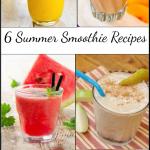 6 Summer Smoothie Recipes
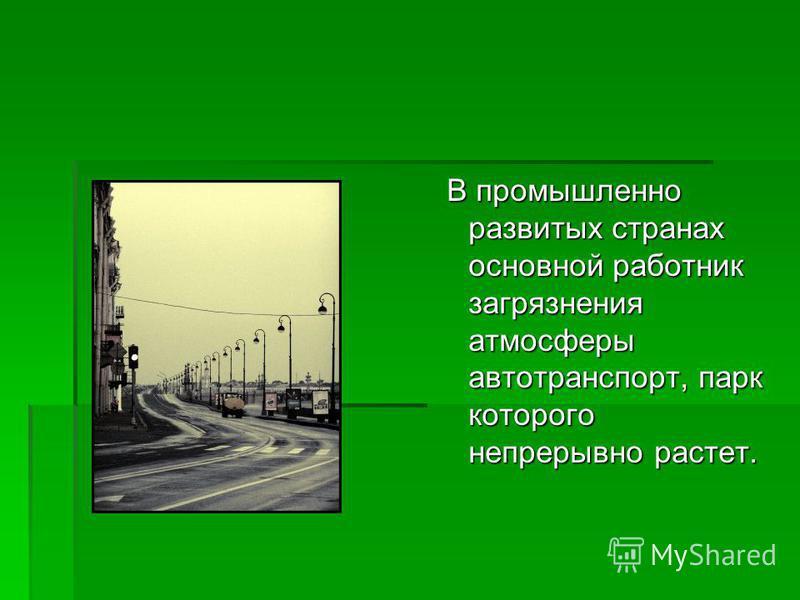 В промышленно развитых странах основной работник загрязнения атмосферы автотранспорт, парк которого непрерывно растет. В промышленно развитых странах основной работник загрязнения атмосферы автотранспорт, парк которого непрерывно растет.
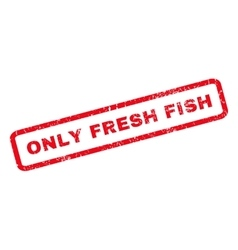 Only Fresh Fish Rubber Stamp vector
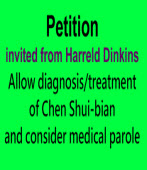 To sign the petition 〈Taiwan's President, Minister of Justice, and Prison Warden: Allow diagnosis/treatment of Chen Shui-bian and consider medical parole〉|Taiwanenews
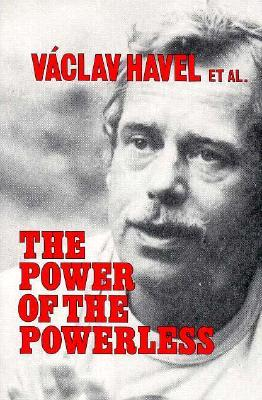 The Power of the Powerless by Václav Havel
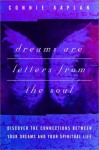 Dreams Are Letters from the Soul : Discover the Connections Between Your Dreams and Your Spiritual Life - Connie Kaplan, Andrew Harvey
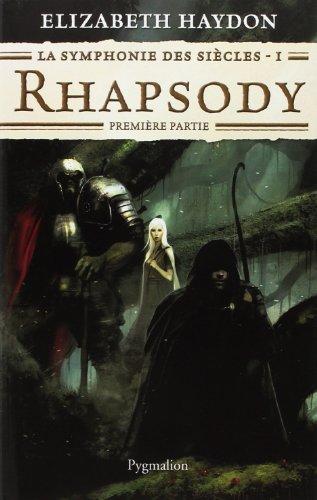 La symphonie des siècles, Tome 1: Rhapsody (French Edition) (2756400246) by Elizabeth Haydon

————————

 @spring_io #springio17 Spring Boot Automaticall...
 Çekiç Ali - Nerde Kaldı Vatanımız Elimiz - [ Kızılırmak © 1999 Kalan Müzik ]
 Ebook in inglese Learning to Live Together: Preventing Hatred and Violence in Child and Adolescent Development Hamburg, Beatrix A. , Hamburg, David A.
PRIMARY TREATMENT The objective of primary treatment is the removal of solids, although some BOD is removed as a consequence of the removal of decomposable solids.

————————

Required action -
The reply should hold the entries above from the line with "6 Summer Smoothie Recipes" to the line with "Only Fresh Fish Rubber Stamp vector", duplicated exactly, pictures excluded.

Answer for the task -
 6 Summer Smoothie Recipes
 В промышленно развитых странах основной работник загрязнения атмосферы автотранспорт, парк которого непрерывно растет. В промышленно развитых странах основной работник загрязнения атмосферы автотранспорт, парк которого непрерывно растет.
 Only Fresh Fish Rubber Stamp vector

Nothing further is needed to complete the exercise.